Juberto Oliveira da Rocha Júnior

terça-feira, 30 de abril de 2024

Lembranças


 Lembranças

 

As casas em que morei não estão mais lá. Os pés de manga, goiaba, abacate, jaboticaba em que eu subia não estão mais lá. Os poços em que nadei não estão mais lá. Minha mãe, pai, avô, avó também não estão mais lá. Muitas pessoas não estão mais lá. A maioria dos amigos não estão mais lá. Mesmo as lembranças tendem a não estar exatamente no mesmo lugar, esvanecem com o fluir do tempo. Restam-nos as lembranças. E muitas delas escoam. Então, que criemos boas memórias, boas lembranças!

 

Mas, se mesmo as lembranças podem ser dissolvidas ou distorcidas, o que pode valer a pena nesta vida? Eu te digo: a esperança! A esperança em Cristo Jesus é maravilhosa. Ela nos impulsiona e anima. Ela nos fortalece e guia. Tudo o que o Senhor declarou em sua Palavra gera esperança. E a esperança me enche o coração. Toda a Palavra de Deus permanece para sempre e não muda. Isso me dá segurança.

 

A morada que Jesus foi preparar para mim já está lá e sempre estará. A árvore da vida cujos frutos curam está lá. A água da vida em mim está e sempre estará. Posso mergulhar. O Pai Celeste não só está. Ele é. Todos os meus irmãos eleitos, e também eu, estaremos lá. Promessa alguma de Deus passará.

 

A esperança em Cristo não é intangível, abstrata ou utópica. Ela é real, concreta e certa.

 

As melhores e mais doces lembranças não se comparam à esperança que habita num verdadeiro Cristão. Viver a esperança em Jesus olhando para o futuro é incomparavelmente melhor que viver de lembranças, do passado.

 

“Ora, a esperança não confunde, porque o amor de Deus é derramado em nosso coração pelo Espírito Santo, que nos foi outorgado”. (Romanos 5. 5)

 

Juberto Oliveira da Rocha Júnior 

domingo, 28 de abril de 2024

The Walking Dead

 


The Walking Dead

 

                Na cultura atual, os zumbis são personagens famosos. Há centenas de filmes, séries, livros e games sobre esses mortos-vivos. Um zumbi é um cadáver reanimado, um ser sem alma e sem vontade própria. Mas, sabemos que zumbis não existem. Sabemos? Será que não? Eu penso que existam mais zumbis perambulando por aí do que gente viva de verdade. Eu mesmo já fui um desses seres estranhos.

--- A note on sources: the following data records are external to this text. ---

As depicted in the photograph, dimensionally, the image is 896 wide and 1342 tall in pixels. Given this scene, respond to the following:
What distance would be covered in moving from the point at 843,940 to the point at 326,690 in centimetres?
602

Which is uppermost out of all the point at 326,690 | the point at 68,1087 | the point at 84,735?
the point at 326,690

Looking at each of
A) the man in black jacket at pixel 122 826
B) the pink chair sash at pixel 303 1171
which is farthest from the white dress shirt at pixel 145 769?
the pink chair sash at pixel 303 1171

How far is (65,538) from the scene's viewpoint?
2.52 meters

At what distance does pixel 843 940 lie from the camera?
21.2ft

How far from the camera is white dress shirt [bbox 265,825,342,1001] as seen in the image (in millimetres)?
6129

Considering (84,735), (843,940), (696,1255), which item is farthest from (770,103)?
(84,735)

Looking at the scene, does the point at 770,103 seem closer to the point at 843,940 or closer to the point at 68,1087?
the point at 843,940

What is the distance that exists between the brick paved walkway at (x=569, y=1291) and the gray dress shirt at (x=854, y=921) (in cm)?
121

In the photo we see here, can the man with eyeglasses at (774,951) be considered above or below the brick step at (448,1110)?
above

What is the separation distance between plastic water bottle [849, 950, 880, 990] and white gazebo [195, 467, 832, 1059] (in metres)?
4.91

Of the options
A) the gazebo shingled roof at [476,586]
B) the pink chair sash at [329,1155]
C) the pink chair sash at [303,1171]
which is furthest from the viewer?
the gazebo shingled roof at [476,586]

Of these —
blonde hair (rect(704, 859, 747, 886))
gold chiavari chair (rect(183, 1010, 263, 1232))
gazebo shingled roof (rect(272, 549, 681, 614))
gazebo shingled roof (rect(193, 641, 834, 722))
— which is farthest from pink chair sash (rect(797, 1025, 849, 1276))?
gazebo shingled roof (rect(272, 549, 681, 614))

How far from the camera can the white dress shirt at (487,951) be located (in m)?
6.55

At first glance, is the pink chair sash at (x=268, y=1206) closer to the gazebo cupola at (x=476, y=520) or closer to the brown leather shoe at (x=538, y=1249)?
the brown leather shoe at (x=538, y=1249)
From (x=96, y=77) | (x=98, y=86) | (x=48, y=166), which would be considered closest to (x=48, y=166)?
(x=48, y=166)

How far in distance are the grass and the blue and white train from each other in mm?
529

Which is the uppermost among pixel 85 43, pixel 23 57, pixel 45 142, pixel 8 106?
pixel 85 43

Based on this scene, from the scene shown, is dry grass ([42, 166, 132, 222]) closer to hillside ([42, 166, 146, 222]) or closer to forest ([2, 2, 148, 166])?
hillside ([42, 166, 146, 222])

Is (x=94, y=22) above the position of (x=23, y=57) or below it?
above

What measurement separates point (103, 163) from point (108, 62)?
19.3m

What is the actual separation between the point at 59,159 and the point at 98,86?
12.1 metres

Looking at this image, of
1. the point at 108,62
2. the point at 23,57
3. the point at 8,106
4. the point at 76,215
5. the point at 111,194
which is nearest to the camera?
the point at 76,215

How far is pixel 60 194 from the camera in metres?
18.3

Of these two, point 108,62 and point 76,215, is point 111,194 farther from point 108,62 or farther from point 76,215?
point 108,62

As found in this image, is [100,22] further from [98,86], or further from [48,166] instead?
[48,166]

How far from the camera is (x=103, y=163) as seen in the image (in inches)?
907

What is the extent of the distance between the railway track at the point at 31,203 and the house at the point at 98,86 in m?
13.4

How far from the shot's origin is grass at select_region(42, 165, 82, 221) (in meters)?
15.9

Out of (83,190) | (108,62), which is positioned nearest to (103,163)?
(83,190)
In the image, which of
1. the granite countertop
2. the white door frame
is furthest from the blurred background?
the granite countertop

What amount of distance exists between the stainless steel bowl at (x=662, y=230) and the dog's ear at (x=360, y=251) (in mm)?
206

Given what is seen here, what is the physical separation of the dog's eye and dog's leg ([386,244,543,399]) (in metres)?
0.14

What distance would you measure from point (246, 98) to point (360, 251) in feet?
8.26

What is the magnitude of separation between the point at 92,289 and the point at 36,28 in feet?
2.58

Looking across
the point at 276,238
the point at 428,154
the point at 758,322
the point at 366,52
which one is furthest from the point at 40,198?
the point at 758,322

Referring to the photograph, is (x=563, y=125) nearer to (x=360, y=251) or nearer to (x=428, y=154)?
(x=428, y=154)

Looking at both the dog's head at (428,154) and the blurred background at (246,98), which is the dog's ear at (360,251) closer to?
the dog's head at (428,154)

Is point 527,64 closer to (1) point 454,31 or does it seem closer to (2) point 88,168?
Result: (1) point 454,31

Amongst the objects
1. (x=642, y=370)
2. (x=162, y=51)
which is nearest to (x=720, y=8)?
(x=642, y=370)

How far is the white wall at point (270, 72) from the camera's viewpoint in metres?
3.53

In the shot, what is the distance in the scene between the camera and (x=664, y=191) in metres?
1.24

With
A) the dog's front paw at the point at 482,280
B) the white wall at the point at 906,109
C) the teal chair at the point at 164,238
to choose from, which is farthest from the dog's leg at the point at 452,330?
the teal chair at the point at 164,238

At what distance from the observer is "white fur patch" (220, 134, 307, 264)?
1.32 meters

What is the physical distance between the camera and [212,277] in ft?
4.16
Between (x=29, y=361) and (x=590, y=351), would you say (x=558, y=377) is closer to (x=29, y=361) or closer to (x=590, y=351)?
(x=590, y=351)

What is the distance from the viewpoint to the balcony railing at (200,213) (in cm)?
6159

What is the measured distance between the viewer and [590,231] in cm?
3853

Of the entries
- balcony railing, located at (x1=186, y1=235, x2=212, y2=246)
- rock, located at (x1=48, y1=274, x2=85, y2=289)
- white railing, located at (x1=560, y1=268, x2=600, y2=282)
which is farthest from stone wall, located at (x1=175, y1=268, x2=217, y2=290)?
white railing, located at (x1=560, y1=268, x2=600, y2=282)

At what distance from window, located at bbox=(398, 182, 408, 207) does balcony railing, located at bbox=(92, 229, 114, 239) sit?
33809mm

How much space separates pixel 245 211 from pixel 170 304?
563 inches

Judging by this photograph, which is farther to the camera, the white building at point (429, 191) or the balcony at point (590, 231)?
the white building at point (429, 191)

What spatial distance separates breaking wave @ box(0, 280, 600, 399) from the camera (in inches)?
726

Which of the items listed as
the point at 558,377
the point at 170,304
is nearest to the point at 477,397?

                A Bíblia diz que um homem sem Cristo é um homem “morto em seus delitos e pecados” (Efésios 2. 1). Antes de Jesus nos dar vida, estávamos espiritualmente mortos. Então, eu fui um zumbi. Andava, falava, comia... e não estava espiritualmente vivo, estava morto em meus pecados. Quantos estão aí nessa mesma condição?

                Zumbis são geralmente retratados como criaturas noturnas que se movem de forma estranha e instintiva. É exatamente como fazemos quando não entregamos nossos corações a Cristo. Gostamos de cometer nossos pecados mais terríveis no oculto, na escuridão. Nos comportamos de modo estranho ao que Deus nos criou para ser. Agimos instintiva e pecaminosamente sob o lema “siga o seu coração”. E cada dia morremos mais porque a Bíblia diz que nosso coração é “enganoso e desesperadamente corrupto” (Jeremias 17. 9). Um zumbi não sabe que é um zumbi. Um homem perdido só sabe que é um morto-vivo quando a Palavra lhe é pregada. Há muitos zumbis circulando entre nós.

                No livro de Efésios, lemos que “ele vos deu vida” (Efésios 2. 1). O “vos” se refere aos cristãos e “Ele” se refere a Cristo. Só Jesus nos tira da condição de mortos vivos e nos dá a vida eterna. Um homem sem Cristo é morto, ainda que esteja vivo. Um homem com Cristo é vivo, e vive eternamente, ainda que morra.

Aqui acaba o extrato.